Marks’ latest full-length memo (he is famous for his memos) seems to be a LOT more cautious and a LOT less sanguine about markets, especially debt markets, than the above headline. That memo, published on January 7, 2013, is titled “Ditto” to reflect that he feels the same way about exuberent behavior in credit markets today as he did right before the credit crisis unfolded.

The memo can be found in the Value Investing Resource section in the right margin, but I will quote a little of it here and leave Marks’ original emphasis:

Risk and Return Today (2013):
“…Sober attitudes on the part of investors should be a source of comfort, since in normal times we would expect them to bring down asset prices to the point where they’re attractive. The problem, however, is that while few people are thinking bullish today, many are acting bullish. Their pro-risk behavior is having its normal dangerous impact on the markets, even in the absence of pro-risk thinking. I’ve become increasingly conscious of this inconsistency in recent months, and I think it is the most important issue that today’s investors have to confront.

…People aren’t buying because they want to, but because they feel they have to.”

Marks then writes a section he titled ”Getting Rid of Money” in which he lists an alarming number of current market behaviors driven by the policies of the Federal Reserve:

“Regardless of the reason, things are happening again today–especially in the credit world–that are indicative of an elevated, risk-prone market…”

Such as:

“Total new issue leveraged-finance volume–loans and high yield bonds–reached a new high of $812 billion in 2012…surpassing by 20% the previous record set in pre-crisis 2007…”

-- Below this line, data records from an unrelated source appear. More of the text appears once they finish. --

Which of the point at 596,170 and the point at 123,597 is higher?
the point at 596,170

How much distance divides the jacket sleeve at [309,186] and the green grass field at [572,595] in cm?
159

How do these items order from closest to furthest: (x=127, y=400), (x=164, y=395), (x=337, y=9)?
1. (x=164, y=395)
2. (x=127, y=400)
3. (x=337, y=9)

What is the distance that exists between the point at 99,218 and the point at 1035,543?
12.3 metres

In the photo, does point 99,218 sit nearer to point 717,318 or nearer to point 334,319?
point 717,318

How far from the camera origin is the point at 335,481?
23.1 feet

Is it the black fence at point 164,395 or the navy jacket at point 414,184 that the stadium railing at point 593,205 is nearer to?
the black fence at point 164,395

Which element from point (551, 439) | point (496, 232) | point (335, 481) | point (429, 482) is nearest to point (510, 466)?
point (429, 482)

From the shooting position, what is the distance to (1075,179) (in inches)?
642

…I find it remarkable that the average high yield bond offers only about 6% today. Daily I see my partner Sheldon Stone selling callable bonds at prices of 110 and 115 because their yields to call or yields to worst start with numbers–’handles’–of 3 or 4 percent…I’ve never seen anything like it.”

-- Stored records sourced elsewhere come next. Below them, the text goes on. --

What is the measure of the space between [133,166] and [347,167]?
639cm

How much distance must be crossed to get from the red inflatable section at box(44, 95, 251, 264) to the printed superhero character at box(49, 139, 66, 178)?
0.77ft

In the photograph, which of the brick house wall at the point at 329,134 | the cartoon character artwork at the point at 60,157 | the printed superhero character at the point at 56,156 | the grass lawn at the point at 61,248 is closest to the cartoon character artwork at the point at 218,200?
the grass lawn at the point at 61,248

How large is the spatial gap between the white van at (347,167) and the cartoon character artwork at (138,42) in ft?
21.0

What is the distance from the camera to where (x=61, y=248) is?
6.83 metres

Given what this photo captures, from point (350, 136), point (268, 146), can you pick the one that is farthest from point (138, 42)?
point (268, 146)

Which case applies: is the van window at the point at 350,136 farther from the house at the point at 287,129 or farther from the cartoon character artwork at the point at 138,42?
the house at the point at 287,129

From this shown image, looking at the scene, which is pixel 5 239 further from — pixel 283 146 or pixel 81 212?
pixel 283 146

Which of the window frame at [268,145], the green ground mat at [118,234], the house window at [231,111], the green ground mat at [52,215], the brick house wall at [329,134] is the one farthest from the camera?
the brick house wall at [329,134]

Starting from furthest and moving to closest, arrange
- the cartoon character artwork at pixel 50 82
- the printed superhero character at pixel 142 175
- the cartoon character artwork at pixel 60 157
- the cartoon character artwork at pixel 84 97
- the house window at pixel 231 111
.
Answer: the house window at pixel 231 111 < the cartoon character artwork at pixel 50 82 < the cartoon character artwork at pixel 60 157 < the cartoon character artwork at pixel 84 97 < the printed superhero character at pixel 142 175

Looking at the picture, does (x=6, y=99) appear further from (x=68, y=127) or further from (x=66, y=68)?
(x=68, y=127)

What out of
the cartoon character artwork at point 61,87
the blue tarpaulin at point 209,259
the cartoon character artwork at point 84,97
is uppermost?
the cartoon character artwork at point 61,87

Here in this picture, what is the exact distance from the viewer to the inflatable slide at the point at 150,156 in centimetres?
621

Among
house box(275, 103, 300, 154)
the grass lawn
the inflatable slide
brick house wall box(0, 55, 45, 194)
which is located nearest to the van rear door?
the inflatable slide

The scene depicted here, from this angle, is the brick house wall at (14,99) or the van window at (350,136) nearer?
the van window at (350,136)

 He lists several more examples, too. Marks’ conclusion:

“In 2004, as cited above, I stated the following conclusion: ‘There are times for aggressiveness. I think this is a time for caution. Here as 2013 begins, I have only one word to add: ditto.”

“The greatest of all investment adages states that ‘what the wise man does in the beginning, the fool does in the end.’ The wise man invested aggressively in late 2008 and early 2009. I believe only the fool is doing so now. Today, in place of aggressiveness, the challenging search for return should incorporate goodly doses of risk control, caution, discipline and selectivity.”

Wow: “Things are happening again today…that are indicative of an elevated, risk-prone market” and “…only a fool is (investing aggressively) now.” Could the impression left by that statement made by Marks only two months ago be farther from the impression that the Barron’s cover leaves this week?